» **Problem to solve**
Render the lines of the records below as a Markdown table with the columns "No." and "Line", from the line holding "How much distance" through the end of the records, both included. Skip blank lines.

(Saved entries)
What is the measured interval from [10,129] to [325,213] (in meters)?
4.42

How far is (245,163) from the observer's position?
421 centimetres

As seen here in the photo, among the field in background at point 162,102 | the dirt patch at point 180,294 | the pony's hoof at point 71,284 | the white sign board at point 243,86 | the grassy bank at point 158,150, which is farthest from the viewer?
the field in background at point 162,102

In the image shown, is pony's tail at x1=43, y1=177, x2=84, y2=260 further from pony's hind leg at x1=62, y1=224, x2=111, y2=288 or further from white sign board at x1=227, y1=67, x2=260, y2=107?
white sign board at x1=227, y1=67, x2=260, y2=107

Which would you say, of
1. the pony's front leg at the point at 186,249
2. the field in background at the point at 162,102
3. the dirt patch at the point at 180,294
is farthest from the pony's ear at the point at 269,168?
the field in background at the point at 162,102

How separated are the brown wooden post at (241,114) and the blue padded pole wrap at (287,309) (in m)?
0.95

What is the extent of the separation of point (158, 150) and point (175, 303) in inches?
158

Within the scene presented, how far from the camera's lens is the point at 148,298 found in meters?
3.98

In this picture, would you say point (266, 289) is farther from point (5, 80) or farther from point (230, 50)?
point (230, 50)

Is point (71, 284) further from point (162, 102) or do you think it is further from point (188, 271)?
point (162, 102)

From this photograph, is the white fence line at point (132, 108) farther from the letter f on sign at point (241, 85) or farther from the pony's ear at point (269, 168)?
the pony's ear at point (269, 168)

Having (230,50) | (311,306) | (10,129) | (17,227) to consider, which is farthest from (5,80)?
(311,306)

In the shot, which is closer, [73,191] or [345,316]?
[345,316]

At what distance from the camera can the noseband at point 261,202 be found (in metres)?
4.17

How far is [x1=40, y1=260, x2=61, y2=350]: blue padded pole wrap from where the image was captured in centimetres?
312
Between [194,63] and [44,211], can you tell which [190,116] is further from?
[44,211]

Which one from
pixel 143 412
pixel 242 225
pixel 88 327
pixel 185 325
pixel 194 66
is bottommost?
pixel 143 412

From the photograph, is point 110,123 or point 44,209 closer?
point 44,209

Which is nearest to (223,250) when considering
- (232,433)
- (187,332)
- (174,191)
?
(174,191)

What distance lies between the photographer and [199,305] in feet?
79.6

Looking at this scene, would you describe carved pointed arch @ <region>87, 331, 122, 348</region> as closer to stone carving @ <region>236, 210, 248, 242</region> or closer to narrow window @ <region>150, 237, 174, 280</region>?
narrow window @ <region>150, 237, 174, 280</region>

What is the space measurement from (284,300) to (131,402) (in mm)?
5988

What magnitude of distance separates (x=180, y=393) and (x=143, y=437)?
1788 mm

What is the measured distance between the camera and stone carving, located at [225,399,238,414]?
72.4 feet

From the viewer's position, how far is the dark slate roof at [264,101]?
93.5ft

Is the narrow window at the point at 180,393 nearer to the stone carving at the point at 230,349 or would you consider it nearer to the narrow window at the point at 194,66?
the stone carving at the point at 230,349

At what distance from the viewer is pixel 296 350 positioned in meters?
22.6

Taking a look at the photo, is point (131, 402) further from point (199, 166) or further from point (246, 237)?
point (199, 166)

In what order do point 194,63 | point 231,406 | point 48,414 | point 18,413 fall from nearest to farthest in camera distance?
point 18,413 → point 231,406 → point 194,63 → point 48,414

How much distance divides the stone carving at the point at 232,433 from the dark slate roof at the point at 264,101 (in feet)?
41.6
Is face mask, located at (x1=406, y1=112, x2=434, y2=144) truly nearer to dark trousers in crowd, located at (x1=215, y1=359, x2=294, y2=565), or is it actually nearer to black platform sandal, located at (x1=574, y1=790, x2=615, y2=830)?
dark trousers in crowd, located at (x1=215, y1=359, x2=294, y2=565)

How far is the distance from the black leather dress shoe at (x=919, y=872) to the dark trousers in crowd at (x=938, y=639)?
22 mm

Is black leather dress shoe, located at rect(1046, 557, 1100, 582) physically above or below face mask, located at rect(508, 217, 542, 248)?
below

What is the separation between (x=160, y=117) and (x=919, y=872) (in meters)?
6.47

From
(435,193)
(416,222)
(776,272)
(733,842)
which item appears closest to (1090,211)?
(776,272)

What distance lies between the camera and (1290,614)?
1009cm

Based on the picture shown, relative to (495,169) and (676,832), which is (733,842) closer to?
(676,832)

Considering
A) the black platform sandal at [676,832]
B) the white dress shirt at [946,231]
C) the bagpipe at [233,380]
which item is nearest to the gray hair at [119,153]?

» **Worked answer**
| No. | Line |
|---|---|
| 1 | How much distance divides the stone carving at the point at 232,433 from the dark slate roof at the point at 264,101 (in feet)? |
| 2 | 41.6 |
| 3 | Is face mask, located at (x1=406, y1=112, x2=434, y2=144) truly nearer to dark trousers in crowd, located at (x1=215, y1=359, x2=294, y2=565), or is it actually nearer to black platform sandal, located at (x1=574, y1=790, x2=615, y2=830)? |
| 4 | dark trousers in crowd, located at (x1=215, y1=359, x2=294, y2=565) |
| 5 | How far is the distance from the black leather dress shoe at (x=919, y=872) to the dark trousers in crowd at (x=938, y=639)? |
| 6 | 22 mm |
| 7 | Is black leather dress shoe, located at rect(1046, 557, 1100, 582) physically above or below face mask, located at rect(508, 217, 542, 248)? |
| 8 | below |
| 9 | What is the separation between (x=160, y=117) and (x=919, y=872) (in meters)? |
| 10 | 6.47 |
| 11 | From |
| 12 | (435,193) |
| 13 | (416,222) |
| 14 | (776,272) |
| 15 | (733,842) |
| 16 | which item appears closest to (1090,211)? |
| 17 | (776,272) |
| 18 | What distance lies between the camera and (1290,614)? |
| 19 | 1009cm |
| 20 | Based on the picture shown, relative to (495,169) and (676,832), which is (733,842) closer to? |
| 21 | (676,832) |
| 22 | Considering |
| 23 | A) the black platform sandal at [676,832] |
| 24 | B) the white dress shirt at [946,231] |
| 25 | C) the bagpipe at [233,380] |
| 26 | which item is nearest to the gray hair at [119,153]? |